Тому городу другого имени нет, как Медвежий Угол.
Что за дорога туда! Ровная, гладкая — ни горки, ни косогора, ни изволочка, — скатерть-скатертью. Места сыроваты, но грунт хрящевик: целое лето ливмя лей, грязи не будет.
Не перероют чубаровску дорогу водороины, не наплывет на нее с боков текучей грязи и всякой мерзости, и в рабочую пору рассыльный не выгонит на нее мужика, с лопатой на плече да с краюхой хлеба на пестере, верст за двадцать от дому — чинить путь-дорогу ради благополучного проезда его превосходительства господина губернатора.
Благодарят создателя мужики чубаровские, не больно обидна по ихним местам повинность дорожная. Зато скорбят, плачутся и богу жалуются те, кому судьба даровала жребий заправлять натуральными повинностями.
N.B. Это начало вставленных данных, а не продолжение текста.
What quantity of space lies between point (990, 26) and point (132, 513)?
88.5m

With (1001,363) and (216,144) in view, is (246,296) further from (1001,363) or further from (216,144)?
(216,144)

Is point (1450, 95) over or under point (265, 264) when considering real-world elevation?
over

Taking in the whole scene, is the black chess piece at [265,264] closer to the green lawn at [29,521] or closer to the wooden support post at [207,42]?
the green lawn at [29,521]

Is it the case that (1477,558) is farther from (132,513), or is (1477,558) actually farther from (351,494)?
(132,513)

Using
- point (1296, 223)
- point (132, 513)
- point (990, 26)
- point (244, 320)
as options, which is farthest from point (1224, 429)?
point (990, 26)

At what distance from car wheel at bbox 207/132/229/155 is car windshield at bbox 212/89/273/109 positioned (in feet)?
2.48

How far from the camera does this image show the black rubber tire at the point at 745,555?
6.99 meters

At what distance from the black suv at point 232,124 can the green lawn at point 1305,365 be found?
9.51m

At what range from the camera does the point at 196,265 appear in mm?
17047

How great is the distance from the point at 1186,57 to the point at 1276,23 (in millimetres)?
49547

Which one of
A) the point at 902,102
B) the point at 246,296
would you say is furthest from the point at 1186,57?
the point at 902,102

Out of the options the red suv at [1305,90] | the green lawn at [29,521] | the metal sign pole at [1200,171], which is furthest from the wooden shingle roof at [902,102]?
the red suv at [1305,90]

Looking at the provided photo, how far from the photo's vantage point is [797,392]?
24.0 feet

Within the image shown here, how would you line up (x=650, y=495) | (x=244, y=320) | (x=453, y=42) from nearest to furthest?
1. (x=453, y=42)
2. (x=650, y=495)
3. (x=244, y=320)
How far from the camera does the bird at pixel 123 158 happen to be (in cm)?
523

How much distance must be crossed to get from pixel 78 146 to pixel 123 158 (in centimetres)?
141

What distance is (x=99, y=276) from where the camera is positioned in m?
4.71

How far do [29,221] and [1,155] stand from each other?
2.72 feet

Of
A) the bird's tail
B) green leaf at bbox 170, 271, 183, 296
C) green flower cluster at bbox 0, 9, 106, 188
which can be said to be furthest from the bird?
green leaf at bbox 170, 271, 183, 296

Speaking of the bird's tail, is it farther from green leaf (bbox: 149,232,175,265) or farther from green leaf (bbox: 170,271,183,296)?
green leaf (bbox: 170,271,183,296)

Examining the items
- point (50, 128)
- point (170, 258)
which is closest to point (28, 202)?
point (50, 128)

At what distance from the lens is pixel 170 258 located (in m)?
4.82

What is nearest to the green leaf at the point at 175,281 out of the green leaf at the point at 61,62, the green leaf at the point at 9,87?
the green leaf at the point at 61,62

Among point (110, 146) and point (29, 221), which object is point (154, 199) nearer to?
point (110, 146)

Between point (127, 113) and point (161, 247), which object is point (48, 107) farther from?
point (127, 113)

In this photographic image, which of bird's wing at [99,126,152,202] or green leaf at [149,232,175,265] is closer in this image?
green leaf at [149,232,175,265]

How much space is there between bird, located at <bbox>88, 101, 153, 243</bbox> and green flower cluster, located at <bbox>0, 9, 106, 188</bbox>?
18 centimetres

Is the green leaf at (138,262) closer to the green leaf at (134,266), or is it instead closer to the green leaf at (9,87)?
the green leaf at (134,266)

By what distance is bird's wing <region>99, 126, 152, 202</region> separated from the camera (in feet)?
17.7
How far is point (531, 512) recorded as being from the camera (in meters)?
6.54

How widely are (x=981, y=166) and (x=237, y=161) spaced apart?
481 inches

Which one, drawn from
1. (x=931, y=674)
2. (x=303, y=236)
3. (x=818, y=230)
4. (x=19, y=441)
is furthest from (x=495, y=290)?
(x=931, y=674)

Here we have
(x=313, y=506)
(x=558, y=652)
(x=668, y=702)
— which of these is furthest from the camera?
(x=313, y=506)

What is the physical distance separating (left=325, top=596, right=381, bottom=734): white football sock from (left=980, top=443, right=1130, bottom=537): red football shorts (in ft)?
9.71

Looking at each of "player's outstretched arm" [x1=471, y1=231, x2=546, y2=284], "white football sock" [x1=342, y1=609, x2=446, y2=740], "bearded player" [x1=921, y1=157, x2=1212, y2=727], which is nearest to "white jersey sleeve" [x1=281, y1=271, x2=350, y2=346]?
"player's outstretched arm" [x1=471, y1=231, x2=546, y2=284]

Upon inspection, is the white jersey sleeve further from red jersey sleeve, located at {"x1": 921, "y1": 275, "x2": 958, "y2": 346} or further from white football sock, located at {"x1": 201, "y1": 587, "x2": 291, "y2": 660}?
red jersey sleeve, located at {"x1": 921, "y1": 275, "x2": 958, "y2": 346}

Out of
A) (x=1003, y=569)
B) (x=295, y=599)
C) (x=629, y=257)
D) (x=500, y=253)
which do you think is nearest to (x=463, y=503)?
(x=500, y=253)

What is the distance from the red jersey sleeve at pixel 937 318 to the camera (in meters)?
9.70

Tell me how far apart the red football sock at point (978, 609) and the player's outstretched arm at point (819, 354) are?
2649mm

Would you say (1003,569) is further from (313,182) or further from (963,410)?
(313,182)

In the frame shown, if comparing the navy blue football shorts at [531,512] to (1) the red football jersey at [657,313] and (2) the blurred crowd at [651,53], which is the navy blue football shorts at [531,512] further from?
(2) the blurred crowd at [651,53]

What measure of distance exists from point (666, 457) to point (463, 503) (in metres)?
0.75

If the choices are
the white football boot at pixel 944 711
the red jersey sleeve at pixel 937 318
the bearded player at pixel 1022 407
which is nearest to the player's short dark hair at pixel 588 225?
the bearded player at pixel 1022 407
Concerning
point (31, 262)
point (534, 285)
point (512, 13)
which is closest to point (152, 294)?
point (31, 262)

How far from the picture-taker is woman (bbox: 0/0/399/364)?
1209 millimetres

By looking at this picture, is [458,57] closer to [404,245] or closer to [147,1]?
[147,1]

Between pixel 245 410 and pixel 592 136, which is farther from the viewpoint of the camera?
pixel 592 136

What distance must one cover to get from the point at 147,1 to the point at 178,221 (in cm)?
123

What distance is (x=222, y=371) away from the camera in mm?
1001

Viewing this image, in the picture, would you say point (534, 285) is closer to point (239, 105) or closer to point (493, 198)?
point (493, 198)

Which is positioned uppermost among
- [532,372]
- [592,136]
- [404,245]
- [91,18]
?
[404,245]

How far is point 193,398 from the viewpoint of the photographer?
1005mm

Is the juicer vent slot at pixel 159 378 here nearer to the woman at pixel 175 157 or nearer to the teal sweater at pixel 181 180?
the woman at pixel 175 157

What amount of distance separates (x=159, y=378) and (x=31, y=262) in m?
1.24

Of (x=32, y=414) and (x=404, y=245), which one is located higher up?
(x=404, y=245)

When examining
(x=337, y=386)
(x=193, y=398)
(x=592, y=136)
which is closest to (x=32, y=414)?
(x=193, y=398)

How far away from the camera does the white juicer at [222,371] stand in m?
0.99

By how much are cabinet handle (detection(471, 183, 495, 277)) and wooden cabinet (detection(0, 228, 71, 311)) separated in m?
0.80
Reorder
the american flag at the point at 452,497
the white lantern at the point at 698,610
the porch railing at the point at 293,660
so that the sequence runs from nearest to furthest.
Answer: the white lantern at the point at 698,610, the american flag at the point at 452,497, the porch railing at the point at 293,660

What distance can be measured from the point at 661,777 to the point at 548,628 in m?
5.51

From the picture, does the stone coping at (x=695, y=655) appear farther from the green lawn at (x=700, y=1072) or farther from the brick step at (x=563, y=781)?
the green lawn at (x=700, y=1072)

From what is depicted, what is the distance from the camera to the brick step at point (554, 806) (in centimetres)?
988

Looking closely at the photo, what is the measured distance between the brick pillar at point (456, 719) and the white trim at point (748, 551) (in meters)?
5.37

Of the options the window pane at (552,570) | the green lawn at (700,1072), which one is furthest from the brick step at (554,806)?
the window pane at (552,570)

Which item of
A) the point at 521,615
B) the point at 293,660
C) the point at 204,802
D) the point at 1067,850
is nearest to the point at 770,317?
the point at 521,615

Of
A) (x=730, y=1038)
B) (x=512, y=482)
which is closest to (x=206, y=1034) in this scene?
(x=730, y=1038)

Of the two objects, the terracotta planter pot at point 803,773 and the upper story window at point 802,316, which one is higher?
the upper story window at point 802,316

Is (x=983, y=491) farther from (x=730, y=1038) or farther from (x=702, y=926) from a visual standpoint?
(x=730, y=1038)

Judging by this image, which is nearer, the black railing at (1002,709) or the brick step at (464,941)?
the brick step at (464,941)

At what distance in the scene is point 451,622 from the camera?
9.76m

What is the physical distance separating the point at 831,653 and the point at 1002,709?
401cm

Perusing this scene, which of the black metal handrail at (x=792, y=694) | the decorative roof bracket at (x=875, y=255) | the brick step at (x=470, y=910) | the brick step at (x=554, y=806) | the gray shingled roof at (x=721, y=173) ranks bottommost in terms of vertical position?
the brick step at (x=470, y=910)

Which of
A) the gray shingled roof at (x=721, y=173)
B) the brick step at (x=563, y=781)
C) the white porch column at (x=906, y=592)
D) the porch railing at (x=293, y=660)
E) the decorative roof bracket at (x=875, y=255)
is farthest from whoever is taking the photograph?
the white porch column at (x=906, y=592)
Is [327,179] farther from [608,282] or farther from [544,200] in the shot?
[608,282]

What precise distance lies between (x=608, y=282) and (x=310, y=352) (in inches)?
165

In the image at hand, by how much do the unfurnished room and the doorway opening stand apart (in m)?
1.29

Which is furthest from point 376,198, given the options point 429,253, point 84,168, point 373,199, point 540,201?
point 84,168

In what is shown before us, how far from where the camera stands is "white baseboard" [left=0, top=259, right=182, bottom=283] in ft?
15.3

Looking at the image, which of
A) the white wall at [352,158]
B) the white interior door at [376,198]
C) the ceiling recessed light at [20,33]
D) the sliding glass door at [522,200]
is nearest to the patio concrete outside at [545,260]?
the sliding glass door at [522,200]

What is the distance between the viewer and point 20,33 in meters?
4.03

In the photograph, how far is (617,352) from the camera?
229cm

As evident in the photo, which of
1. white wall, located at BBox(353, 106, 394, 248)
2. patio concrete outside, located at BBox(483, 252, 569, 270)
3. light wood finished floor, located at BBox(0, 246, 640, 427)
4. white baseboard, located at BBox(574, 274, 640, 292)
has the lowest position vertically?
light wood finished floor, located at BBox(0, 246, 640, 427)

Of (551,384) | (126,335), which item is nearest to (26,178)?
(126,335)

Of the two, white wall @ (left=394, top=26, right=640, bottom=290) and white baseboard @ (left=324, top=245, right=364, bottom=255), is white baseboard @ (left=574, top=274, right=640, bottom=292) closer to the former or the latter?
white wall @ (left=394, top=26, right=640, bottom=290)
С какой завистью, с какой затаенной злобой смотрит исправник чубаровский на уезды соседние! Там и глинка размывистая, и горы с изволоками, и топи, и гати — и заготовка фашинника!.. Не столь поп великому посту да богатому покойнику рад, сколько рады в тех уездах исправники октябрю месяцу, когда расписание дорожных участков составляется. А в Чубаровке, в этом "чертовом болоте", не то что от расписания, от самого даже развода участков никакой поживы нет. "Плохой уезд, алтынный уезд!.." — говорят про него и в губернском правлении и в губернаторской канцелярии.
Пытался исправник чубаровский, Иван Алексеич Чирков, избыть беду неизбывную, пытался исправить беду непоправимую. Вздумал дело сотворить — и самому бы тепленько было, и кого после него дворянство в исправники выберет, помянул бы добром предместника, панихиду б отпел за упокой души его. Не удалось…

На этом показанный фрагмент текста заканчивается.